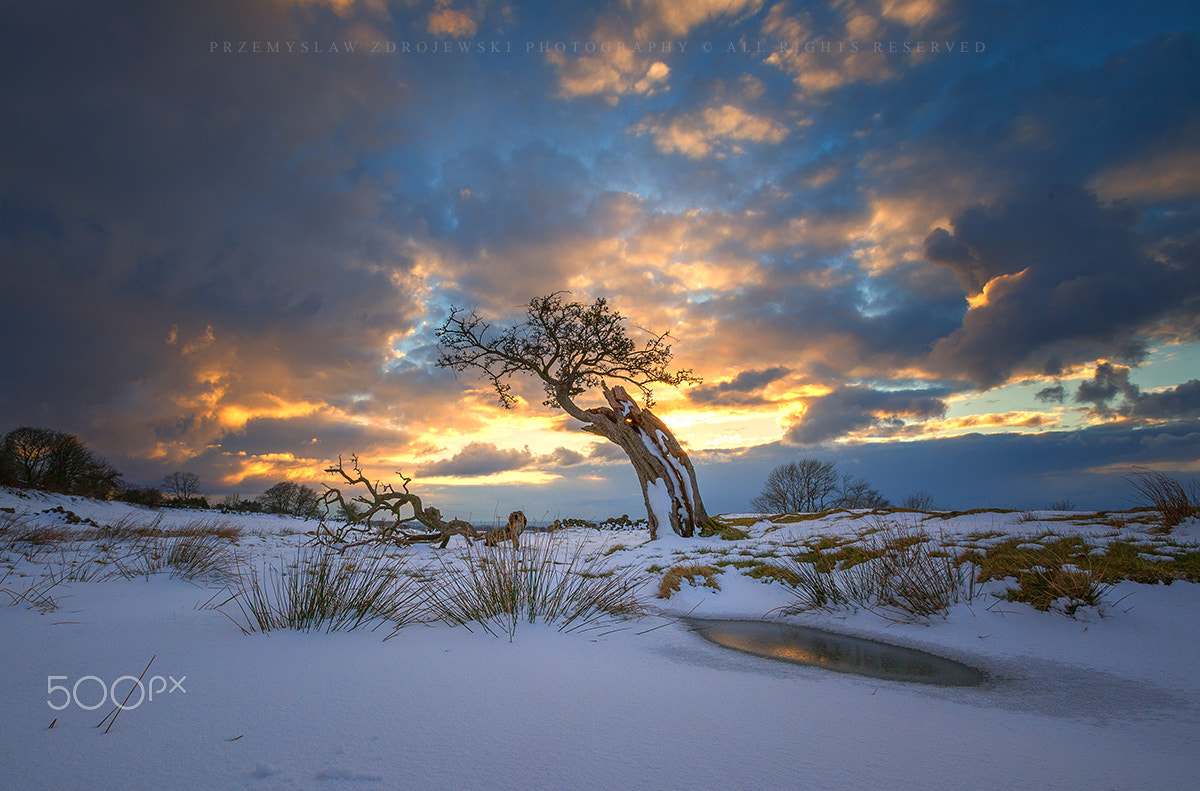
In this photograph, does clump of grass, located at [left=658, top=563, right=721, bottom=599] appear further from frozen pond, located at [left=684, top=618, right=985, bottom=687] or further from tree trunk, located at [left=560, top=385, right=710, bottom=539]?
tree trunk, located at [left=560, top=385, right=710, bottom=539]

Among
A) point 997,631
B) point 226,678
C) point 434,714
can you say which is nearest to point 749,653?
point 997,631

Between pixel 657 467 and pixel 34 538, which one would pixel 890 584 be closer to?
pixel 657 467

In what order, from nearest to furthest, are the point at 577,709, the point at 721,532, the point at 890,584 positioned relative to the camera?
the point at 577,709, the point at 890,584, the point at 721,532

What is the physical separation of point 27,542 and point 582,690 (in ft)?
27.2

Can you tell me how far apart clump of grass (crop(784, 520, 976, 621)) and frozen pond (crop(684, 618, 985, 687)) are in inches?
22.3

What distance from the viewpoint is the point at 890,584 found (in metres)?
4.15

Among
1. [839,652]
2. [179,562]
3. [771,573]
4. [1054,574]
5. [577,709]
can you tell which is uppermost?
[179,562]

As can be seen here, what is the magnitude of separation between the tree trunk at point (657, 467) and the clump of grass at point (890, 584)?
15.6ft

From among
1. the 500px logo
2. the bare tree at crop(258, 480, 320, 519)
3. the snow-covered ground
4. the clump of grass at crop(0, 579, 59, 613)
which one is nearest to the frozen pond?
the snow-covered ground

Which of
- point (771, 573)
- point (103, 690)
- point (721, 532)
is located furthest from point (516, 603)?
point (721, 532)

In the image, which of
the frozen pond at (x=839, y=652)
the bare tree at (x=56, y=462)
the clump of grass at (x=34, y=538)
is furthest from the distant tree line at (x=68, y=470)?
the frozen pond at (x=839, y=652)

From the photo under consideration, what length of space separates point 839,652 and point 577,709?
* * *
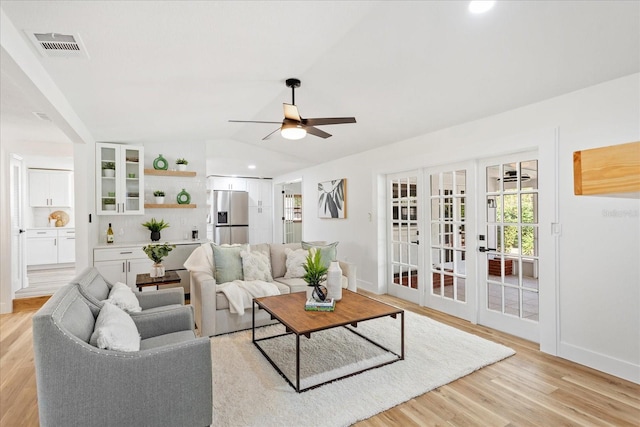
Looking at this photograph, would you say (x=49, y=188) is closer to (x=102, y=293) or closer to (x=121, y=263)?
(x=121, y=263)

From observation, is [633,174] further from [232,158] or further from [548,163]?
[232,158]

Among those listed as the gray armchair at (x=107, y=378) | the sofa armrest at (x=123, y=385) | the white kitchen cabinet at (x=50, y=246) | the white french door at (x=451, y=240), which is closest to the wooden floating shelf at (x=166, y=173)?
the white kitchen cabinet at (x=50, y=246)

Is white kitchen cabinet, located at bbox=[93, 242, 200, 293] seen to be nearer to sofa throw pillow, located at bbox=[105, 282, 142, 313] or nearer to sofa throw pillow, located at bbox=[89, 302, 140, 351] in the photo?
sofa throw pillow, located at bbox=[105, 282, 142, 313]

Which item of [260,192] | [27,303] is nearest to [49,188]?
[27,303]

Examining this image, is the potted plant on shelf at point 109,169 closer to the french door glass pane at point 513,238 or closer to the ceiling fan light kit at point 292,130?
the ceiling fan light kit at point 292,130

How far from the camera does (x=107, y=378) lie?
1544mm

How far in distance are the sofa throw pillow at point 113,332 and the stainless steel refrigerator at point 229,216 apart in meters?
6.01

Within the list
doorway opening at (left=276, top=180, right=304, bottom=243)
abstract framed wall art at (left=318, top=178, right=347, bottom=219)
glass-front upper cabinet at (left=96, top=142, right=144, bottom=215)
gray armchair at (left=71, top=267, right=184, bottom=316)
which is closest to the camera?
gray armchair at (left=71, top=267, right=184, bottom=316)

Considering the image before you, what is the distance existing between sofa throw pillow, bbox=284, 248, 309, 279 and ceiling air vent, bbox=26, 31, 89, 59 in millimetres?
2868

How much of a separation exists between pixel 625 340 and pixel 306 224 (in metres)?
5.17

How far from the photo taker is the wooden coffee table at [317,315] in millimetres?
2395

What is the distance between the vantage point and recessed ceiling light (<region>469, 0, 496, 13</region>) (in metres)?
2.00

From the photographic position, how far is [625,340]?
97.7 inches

* [Goal]: Copy out the lines above again, word for word, starting at the line that contains "How far from the camera" and ending at the line that contains "97.7 inches". Include both of those lines.

* [Output for this exercise]:
How far from the camera does (x=107, y=378) lie?
1544mm

How far in distance are the sofa throw pillow at point 113,332 and the stainless steel refrigerator at point 229,216 apart in meters?
6.01

Within the list
doorway opening at (left=276, top=180, right=304, bottom=243)
abstract framed wall art at (left=318, top=178, right=347, bottom=219)
glass-front upper cabinet at (left=96, top=142, right=144, bottom=215)
gray armchair at (left=71, top=267, right=184, bottom=316)
which is closest to the camera?
gray armchair at (left=71, top=267, right=184, bottom=316)

Considering the image before you, what is the distance existing between sofa throw pillow, bbox=284, 248, 309, 279 and ceiling air vent, bbox=26, 31, 89, 59 in millimetres?
2868

How much of a separation exists between pixel 625 340 and pixel 306 224 (in metres)?
5.17

How far from the photo taker is the wooden coffee table at [317,315] in millimetres?
2395

What is the distance between the vantage point and recessed ceiling light (<region>469, 0, 496, 13</region>) (in metres)?
2.00

From the photographic position, how far is [625,340]?
97.7 inches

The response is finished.